7. Experiment

From the moment it was founded, the Bauhaus was criticized for its focus on mere experiment, for both masters and students – especially by conservatives in government and society. The whole Bauhaus was just one big experiment, they said.

While these critics wished to discredit the Bauhaus, experimentation was in fact a very deliberate and significant principle at the Bauhaus, where it went far beyond teaching and theory. Bauhaus people were very sure that the new approaches that they were keenly looking for after the world war could only be explored in a spirit of experimentation. This was not meant as scientific experiment, but as a free and playful testing of ideas, as all the students in the Foundation Course were to discover. But because experimentation frequently led to very practical problems in the teaching of specific skills in the workshops, in late 1921 Gropius planned a specific space dedicated to experimenting, »since it is practically very difficult to unite both purely experimental work and the implementation of real works in one and the same workshop.«

At the large Bauhaus Exhibition in 1923, the institution presented its experiments in a very diverse overview, including a built »experimental house« that was a technological, ecological and living experiment all at the same time, and the »Reflectory Light Games« by the students Ludwig Hirschfeld-Mack and Kurt Schwerdtfeger.

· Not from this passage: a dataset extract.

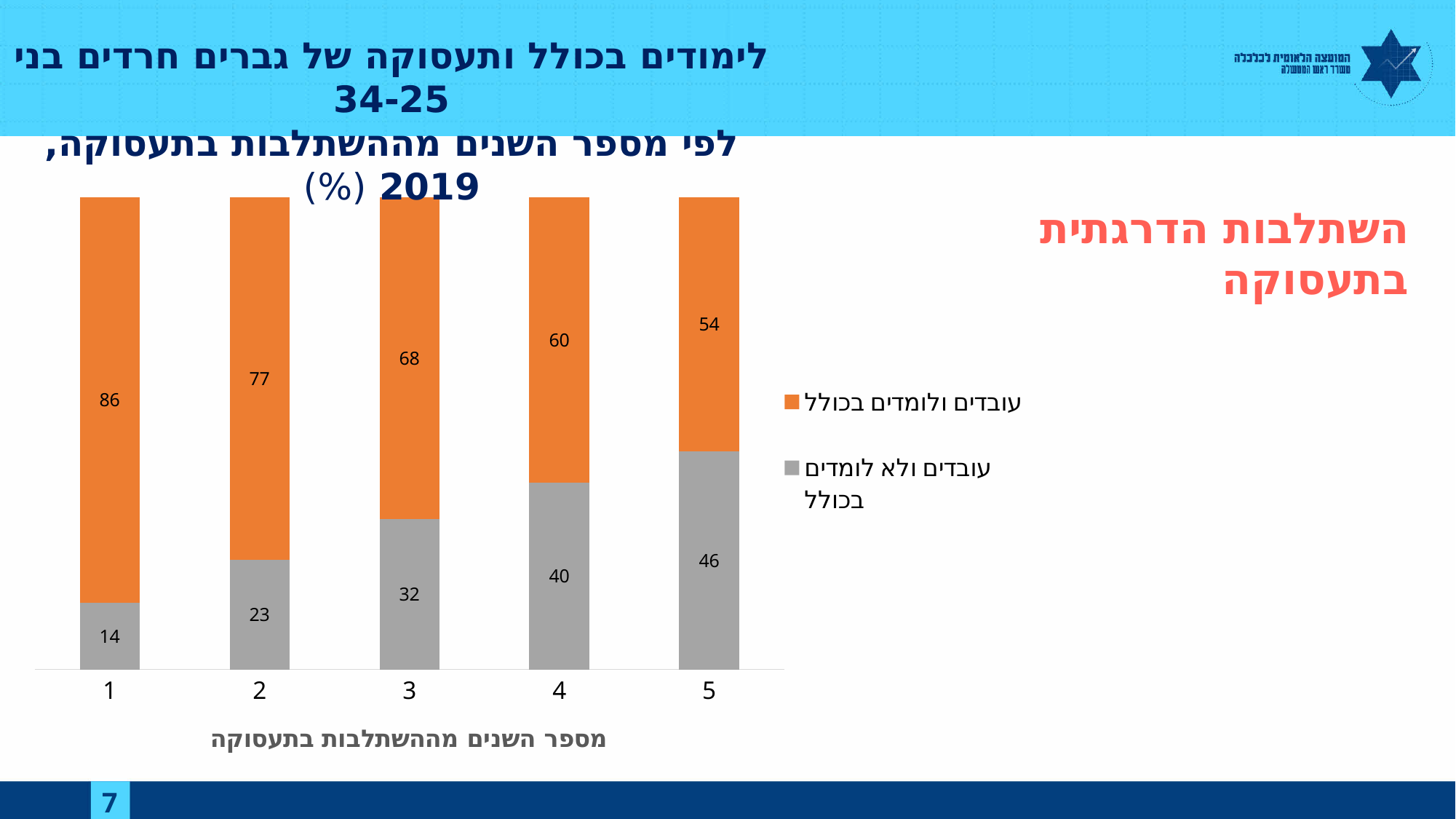
How many series does the legend list? 2 Which category has the highest value for "עובדים ולא לומדים בכולל"? 5 How many categories are shown on the x axis? 5 What is the difference between the "עובדים ולומדים בכולל" values at category 1 and category 2? 9 Do the values for "עובדים ולא לומדים בכולל" rise or fall from category 1 to category 5? rise Which category has the lowest value for "עובדים ולומדים בכולל"? 5 What is the value for "עובדים ולומדים בכולל" at category 5? 54 What is the value for "עובדים ולא לומדים בכולל" at category 4? 40 What is the value for "עובדים ולא לומדים בכולל" at category 3? 32 What is the value for "עובדים ולומדים בכולל" at category 1? 86 What kind of chart is shown on the slide? stacked bar chart Which is larger at category 4: "עובדים ולומדים בכולל" or "עובדים ולא לומדים בכולל"? עובדים ולומדים בכולל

When the Bauhaus moved to Dessau in 1925, the workshops were renamed »laboratory workshops,« and the use of lower case in all letters, brochures and the Bauhaus’s own magazine was introduced – a decision which was heavily criticised in bourgeois circles. This then gave Gropius good reason to again note the principally experimental character of the Bauhaus: »the bauhaus is primarily an experimental institute for the whole country, in all fields of design. it is also not only our right but certainly our duty to continue to test things that have not yet been tested.«

In Dessau Marcel Breuer experimented with furniture made of curved steel piping, while Oskar Schlemmer finally had a dedicated »experimental theater« in the Bauhaus building. Then there was photography – in no other field was there so much experimentation outside of class than with the camera and film developing techniques, particularly thanks to the use of the compact camera.